● TASK OBJECTIVE:
Transcribe all the records with complete accuracy.

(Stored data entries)
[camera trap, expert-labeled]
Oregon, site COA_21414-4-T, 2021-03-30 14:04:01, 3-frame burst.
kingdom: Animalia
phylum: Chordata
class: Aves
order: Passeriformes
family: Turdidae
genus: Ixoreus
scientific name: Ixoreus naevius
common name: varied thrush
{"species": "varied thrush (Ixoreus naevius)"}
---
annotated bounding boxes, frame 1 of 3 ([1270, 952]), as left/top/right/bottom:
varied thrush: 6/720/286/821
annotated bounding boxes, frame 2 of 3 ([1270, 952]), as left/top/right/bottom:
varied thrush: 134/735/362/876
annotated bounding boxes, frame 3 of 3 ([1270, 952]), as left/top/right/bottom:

● RESULT OF THIS TASK:
[camera trap, expert-labeled]
Oregon, site COA_21414-4-T, 2021-03-30 14:04:01, 3-frame burst.
kingdom: Animalia
phylum: Chordata
class: Aves
order: Passeriformes
family: Turdidae
genus: Ixoreus
scientific name: Ixoreus naevius
common name: varied thrush
{"species": "varied thrush (Ixoreus naevius)"}
---
annotated bounding boxes, frame 1 of 3 ([1270, 952]), as left/top/right/bottom:
varied thrush: 6/720/286/821
annotated bounding boxes, frame 2 of 3 ([1270, 952]), as left/top/right/bottom:
varied thrush: 134/735/362/876
annotated bounding boxes, frame 3 of 3 ([1270, 952]), as left/top/right/bottom:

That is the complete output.